- Extrait fourni -
--------------------------------------------------

Bernard Bernier, “Watsuji Tetsurô, la modernité et la culture japonaise.” (1998)
Introduction


Une édition électronique réalisée à partir de l'article de Bernard Bernier, “Watsuji Tetsurô, la modernité et la culture japonaise.” Un article publié dans la revue Anthropologie et Sociétés, vol. 22, no 3, 1998, pp. 35-58. Numéro intitulé : Culture et modernité au Japon. Québec : Département d'anthropologie de l'Université Laval. [Autorisation accordée par l'auteur le 14 août 2007.]

Introduction

À première vue, le Japon semble clairement appartenir à la modernité. Pays fortement industrialisé, il possède une économie de marché parmi les plus développées et à la technologie de pointe. En outre, tous les visiteurs de Tokyo ne peuvent manquer de constater le caractère éminemment moderne de la ville. Pourtant, plusieurs auteurs, surtout des Japonais, se refusent à inclure leur pays dans la modernité. Ils affirment en effet que le Japon possède une culture non moderne, prémoderne (Umesao et Tada 1972 : 34-40 et 61-62), ou même qu'il aurait transcendé la modernité (voir entre autres la citation de Nishitani [1990] dans Van Bragt 1994 : 247). Certains affirment que le Japon avait déjà, au XIXe siècle, déconstruit la logique et les métalangages, et possédait donc une des caractéristiques de la postmodernité, avant même de se « moderniser » (Karatani 1989 : 271).

--------------------------------------------------

- Travail demandé -
#1 Selon l'extrait, dans quelle revue l'article de Bernard Bernier a-t-il paru ?
#2 Relevez tous les noms d'auteurs cités entre parenthèses dans le paragraphe de l'extrait qui commence par « À première vue ».
#3 Recopiez le passage de l'extrait situé entre « À première vue, le » et « (Karatani 1989 : 271). », bornes incluses, en renommant « Tokyo » en « Osaka ».
Les lignes qui suivent n'ont aucun lien avec l'extrait.

- Données fournies -
--------------------------------------------------

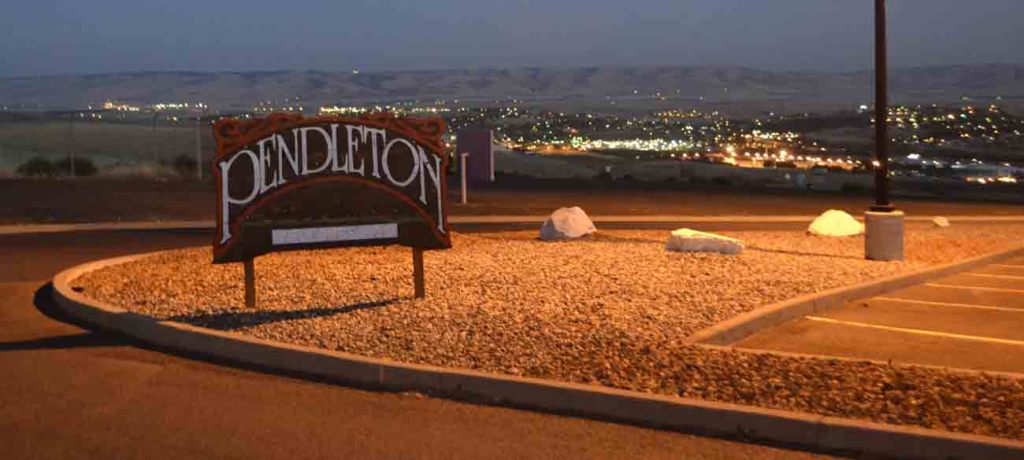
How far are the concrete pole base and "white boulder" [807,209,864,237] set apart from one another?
4375 mm

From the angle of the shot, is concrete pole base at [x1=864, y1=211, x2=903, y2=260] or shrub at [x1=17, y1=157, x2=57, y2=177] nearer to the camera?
concrete pole base at [x1=864, y1=211, x2=903, y2=260]

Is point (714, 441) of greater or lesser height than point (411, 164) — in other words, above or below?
below

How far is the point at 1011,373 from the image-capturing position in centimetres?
993

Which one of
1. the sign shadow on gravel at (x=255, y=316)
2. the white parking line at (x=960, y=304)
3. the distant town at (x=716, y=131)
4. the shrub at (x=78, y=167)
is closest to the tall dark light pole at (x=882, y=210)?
the white parking line at (x=960, y=304)

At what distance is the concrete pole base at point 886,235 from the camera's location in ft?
58.4

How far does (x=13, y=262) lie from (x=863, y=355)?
1311 cm

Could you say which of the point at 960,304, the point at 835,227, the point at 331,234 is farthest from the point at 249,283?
the point at 835,227

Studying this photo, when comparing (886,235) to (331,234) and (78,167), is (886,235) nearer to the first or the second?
(331,234)

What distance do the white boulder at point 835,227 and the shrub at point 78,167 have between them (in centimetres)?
2773

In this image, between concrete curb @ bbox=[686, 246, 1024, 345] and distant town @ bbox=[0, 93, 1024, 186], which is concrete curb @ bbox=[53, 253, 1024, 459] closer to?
concrete curb @ bbox=[686, 246, 1024, 345]

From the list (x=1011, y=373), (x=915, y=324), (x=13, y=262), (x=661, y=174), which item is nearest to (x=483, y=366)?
(x=1011, y=373)

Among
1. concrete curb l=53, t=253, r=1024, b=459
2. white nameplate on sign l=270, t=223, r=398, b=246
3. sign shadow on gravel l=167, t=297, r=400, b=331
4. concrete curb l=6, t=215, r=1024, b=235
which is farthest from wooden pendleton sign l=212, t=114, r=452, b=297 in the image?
concrete curb l=6, t=215, r=1024, b=235

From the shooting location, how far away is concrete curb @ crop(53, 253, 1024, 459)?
7.98m

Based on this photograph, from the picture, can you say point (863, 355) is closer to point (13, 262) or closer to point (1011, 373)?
point (1011, 373)
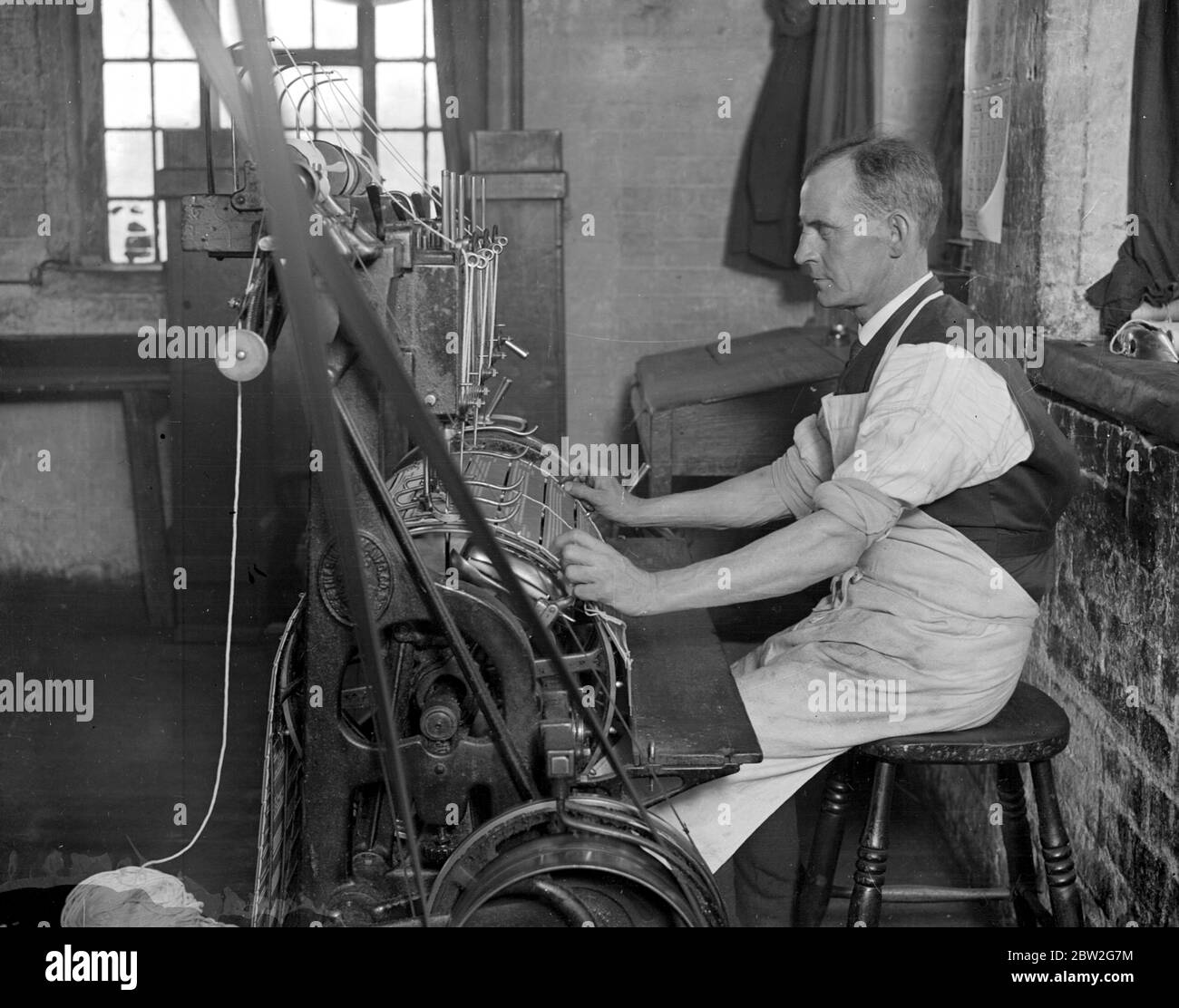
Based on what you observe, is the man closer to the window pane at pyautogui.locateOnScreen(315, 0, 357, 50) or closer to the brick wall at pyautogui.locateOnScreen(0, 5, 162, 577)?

--------------------------------------------------

- Résultats attendus -
#1 Dans la revue Anthropologie et Sociétés.

#2 Umesao, Tada, Nishitani, Van Bragt, Karatani

#3
À première vue, le Japon semble clairement appartenir à la modernité. Pays fortement industrialisé, il possède une économie de marché parmi les plus développées et à la technologie de pointe. En outre, tous les visiteurs de Osaka ne peuvent manquer de constater le caractère éminemment moderne de la ville. Pourtant, plusieurs auteurs, surtout des Japonais, se refusent à inclure leur pays dans la modernité. Ils affirment en effet que le Japon possède une culture non moderne, prémoderne (Umesao et Tada 1972 : 34-40 et 61-62), ou même qu'il aurait transcendé la modernité (voir entre autres la citation de Nishitani [1990] dans Van Bragt 1994 : 247). Certains affirment que le Japon avait déjà, au XIXe siècle, déconstruit la logique et les métalangages, et possédait donc une des caractéristiques de la postmodernité, avant même de se « moderniser » (Karatani 1989 : 271).